Deputi Kementerian UMKM Bidang Usaha Menengah Bagus Rachman mengatakan kerja sama telah terjalin dengan ribuan restoran tersebut. “Kami sudah bekerja sama dengan 1.200 restoran di 63 negara, dan saat ini mereka kekurangan rempah-rempah dan bumbu,” ujarnya.
Muntok White Pepper dikenal memiliki aroma khas, rasa pedas yang bersih, serta warna putih krem alami. Lada ini juga telah lama disebut sebagai standar mutu lada putih dunia. Berbeda dengan lada hitam, proses produksinya dilakukan dengan merendam buah lada matang hingga kulitnya terkelupas, lalu dijemur di bawah sinar matahari Bangka. Proses tradisional tersebut dinilai menghasilkan kualitas premium yang sulit ditiru daerah lain.
Menurut data pemerintah daerah dan pelaku ekspor, pemasaran lada putih Muntok kini tidak lagi sebatas bahan mentah. Produk ini dikurasi dan dipasarkan langsung ke jaringan restoran fine dining, hotel bintang lima, serta industri kuliner global di Eropa, Amerika, Timur Tengah, dan Asia.
Data yang tercantum menunjukkan Kepulauan Bangka Belitung mengekspor 1.370 ton lada putih senilai Rp180 miliar melalui 184 pengiriman sepanjang 2025. Sejumlah tujuan ekspor yang disebut antara lain Vietnam, Singapura, Jepang, Malaysia, dan Taiwan.

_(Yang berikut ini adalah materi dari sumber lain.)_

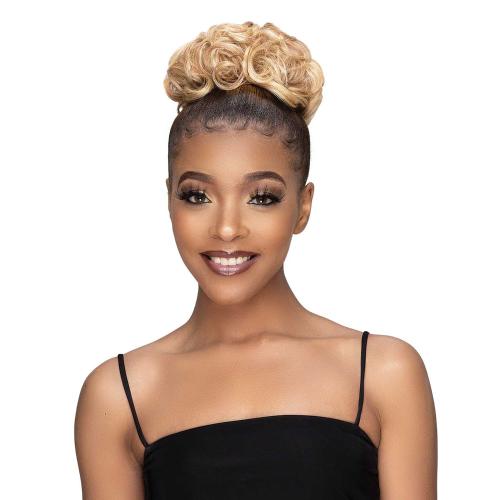 https://beautysupplystorenear.me/cdn/shop/products/Janet-Collection-Human-Hair-Blend-Bun-Remy-Illusion-Scrunch-Tendril-Find-Your-New-Look-Today-1700.jpg?v=1690802006&width=1214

Capaian masuknya Muntok White Pepper ke jaringan 1.200 restoran dunia dipandang sebagai penanda bahwa bumbu dapur Indonesia dapat tampil sebagai produk bernilai tambah dengan penguatan asal-usul dan merek. Langkah ini juga sejalan dengan upaya pemerintah memperkuat hilirisasi rempah dan melindungi petani lada lokal di Bangka Belitung.

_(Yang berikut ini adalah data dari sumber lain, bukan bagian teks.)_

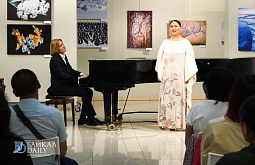 � ������� ��������� ����� ������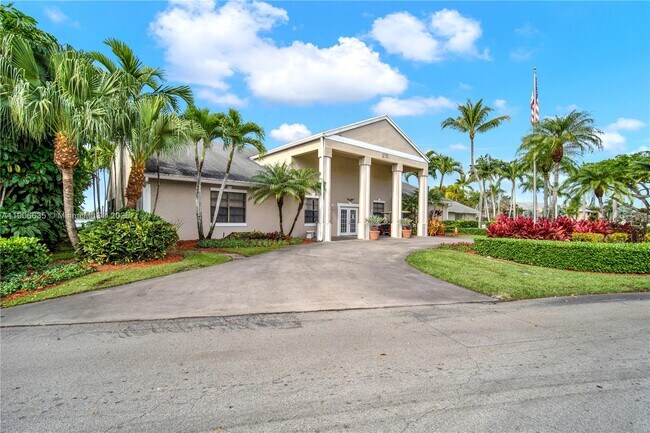 Building Photo - 1150 N Liberty Ave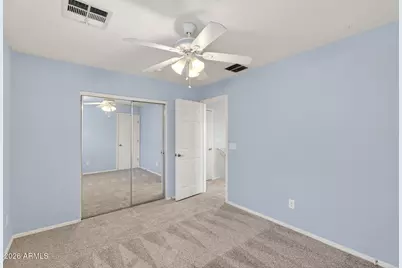5041 W Escuda Drive, Glendale, AZ 85308 - Photo 20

Dengan sertifikasi Indikasi Geografis, harga Muntok White Pepper di pasar internasional disebut lebih tinggi dan stabil dibandingkan lada putih biasa. Pada 2024–2025, harga tercatat berada di kisaran 6.000 dollar AS (sekitar Rp106 juta) per metrik ton.
Pemerintah Provinsi Kepulauan Bangka Belitung menargetkan perluasan pasar ke lebih banyak negara dengan tetap menjaga kualitas dan keberlanjutan budidaya di lahan petani lokal. Dalam keterangan di laman Babelprov.go.id, lada putih dari Bangka Belitung disebut telah diekspor ke berbagai belahan dunia untuk memenuhi 40 persen kebutuhan lada di dunia.

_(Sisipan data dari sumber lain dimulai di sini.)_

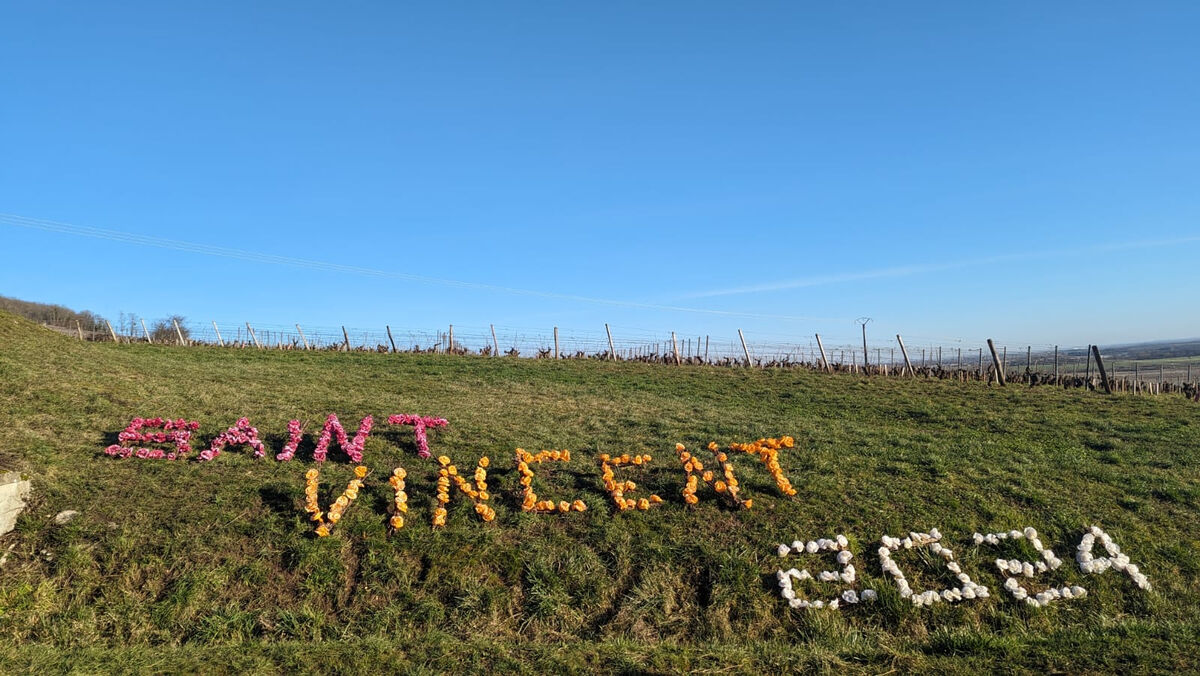 Saint Vincent Tournante 2024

Masih merujuk informasi tersebut, lada putih Bangka Belitung diminati karena memiliki piperin (tingkat kepedasan) tinggi pada kisaran 5–7 serta aroma minyak atsiri yang tajam. Untuk menjaga kualitas, Muntok White Pepper telah didaftarkan Indikasi Geografisnya sejak Desember 2019, sehingga produk berlabel MWP dipastikan berasal dari perkebunan petani Bangka Belitung. Ke depan, IG-MWP disebut perlu didaftarkan ke berbagai negara agar peredaran dan kualitasnya dapat terus diawasi.
Meski telah menjadi komoditas penting, Muntok White Pepper disebut belum sepenuhnya dikenal luas di pasar global karena produk lada Bangka yang dijual di pasar dunia kerap tidak mencantumkan asal produk.